● **What the task asks**
Output every record below exactly as it appears.

● **Available records**

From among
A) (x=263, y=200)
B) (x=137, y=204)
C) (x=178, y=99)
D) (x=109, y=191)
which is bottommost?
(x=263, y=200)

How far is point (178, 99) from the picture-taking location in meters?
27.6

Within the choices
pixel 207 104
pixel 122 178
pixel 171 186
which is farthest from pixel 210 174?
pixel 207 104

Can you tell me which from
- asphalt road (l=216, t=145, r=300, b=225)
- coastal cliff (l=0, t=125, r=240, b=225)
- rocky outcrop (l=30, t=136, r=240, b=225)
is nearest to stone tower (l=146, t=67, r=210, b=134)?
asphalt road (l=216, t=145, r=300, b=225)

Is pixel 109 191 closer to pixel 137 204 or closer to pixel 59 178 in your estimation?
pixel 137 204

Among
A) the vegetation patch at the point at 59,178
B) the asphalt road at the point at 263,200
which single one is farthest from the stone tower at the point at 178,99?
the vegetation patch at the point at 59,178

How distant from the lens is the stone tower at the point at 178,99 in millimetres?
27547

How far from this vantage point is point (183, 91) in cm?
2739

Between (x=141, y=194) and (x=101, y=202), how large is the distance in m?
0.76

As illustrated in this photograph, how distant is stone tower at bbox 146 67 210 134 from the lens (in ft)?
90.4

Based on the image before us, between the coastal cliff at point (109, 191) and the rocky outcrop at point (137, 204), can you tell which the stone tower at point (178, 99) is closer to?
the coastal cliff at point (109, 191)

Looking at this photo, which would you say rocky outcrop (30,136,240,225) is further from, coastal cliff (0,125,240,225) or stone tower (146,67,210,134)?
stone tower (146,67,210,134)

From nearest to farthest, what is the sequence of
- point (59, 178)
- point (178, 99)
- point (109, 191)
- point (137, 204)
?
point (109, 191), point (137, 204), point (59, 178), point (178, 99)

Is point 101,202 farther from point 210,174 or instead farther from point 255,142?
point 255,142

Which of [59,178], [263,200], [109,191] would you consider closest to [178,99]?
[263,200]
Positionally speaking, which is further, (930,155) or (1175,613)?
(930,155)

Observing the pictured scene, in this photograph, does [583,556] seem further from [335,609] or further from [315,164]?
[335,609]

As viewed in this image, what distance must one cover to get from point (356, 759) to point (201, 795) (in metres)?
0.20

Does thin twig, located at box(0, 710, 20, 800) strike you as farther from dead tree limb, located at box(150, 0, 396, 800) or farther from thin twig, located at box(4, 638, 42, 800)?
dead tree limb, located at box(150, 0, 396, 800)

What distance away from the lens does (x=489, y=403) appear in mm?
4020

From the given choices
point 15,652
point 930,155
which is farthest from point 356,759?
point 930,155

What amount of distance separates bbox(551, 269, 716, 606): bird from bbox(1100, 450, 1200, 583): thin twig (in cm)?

● **Answer to the problem**
From among
A) (x=263, y=200)
B) (x=137, y=204)
C) (x=178, y=99)
D) (x=109, y=191)
which is bottommost?
(x=263, y=200)

How far is point (178, 99) from the picture-taking location in meters?
27.6

Within the choices
pixel 207 104
pixel 122 178
pixel 171 186
which is farthest from pixel 210 174?
pixel 207 104

Can you tell me which from
- asphalt road (l=216, t=145, r=300, b=225)
- coastal cliff (l=0, t=125, r=240, b=225)
- rocky outcrop (l=30, t=136, r=240, b=225)
is nearest to stone tower (l=146, t=67, r=210, b=134)?
asphalt road (l=216, t=145, r=300, b=225)

Is pixel 109 191 closer to pixel 137 204 or closer to pixel 59 178 in your estimation?
pixel 137 204

Among
A) the vegetation patch at the point at 59,178
B) the asphalt road at the point at 263,200
which single one is farthest from the stone tower at the point at 178,99?
the vegetation patch at the point at 59,178

How distant from the lens is the stone tower at the point at 178,99 in millimetres?
27547

How far from this vantage point is point (183, 91) in cm?
2739

Between (x=141, y=194) and (x=101, y=202), how large is the distance in m?
0.76

As illustrated in this photograph, how distant is stone tower at bbox 146 67 210 134 from the lens (in ft)?
90.4

Based on the image before us, between the coastal cliff at point (109, 191) and the rocky outcrop at point (137, 204), can you tell which the stone tower at point (178, 99) is closer to?
the coastal cliff at point (109, 191)

Looking at this photo, which would you say rocky outcrop (30,136,240,225) is further from, coastal cliff (0,125,240,225) or stone tower (146,67,210,134)?
stone tower (146,67,210,134)

From nearest to farthest, what is the sequence of
- point (59, 178)
- point (178, 99)
- point (109, 191)
- point (137, 204)
?
point (109, 191), point (137, 204), point (59, 178), point (178, 99)

Is point 101,202 farther from point 210,174 or instead farther from point 255,142?
point 255,142

Which of [59,178], [263,200], [109,191] would you consider closest to [178,99]?
[263,200]
Positionally speaking, which is further, (930,155) or (1175,613)?
(930,155)

Observing the pictured scene, in this photograph, does [583,556] seem further from [335,609] or further from [315,164]?
[335,609]

As viewed in this image, what distance must one cover to get from point (356, 759) to point (201, 795) (in metres)?
0.20

Does thin twig, located at box(0, 710, 20, 800) strike you as farther from dead tree limb, located at box(150, 0, 396, 800) or farther from thin twig, located at box(4, 638, 42, 800)?
dead tree limb, located at box(150, 0, 396, 800)

What distance away from the lens does (x=489, y=403) appear in mm?
4020

From the given choices
point 15,652
point 930,155
which is farthest from point 356,759?
point 930,155

What amount of distance separates bbox(551, 269, 716, 606): bird from bbox(1100, 450, 1200, 583): thin twig (in cm)?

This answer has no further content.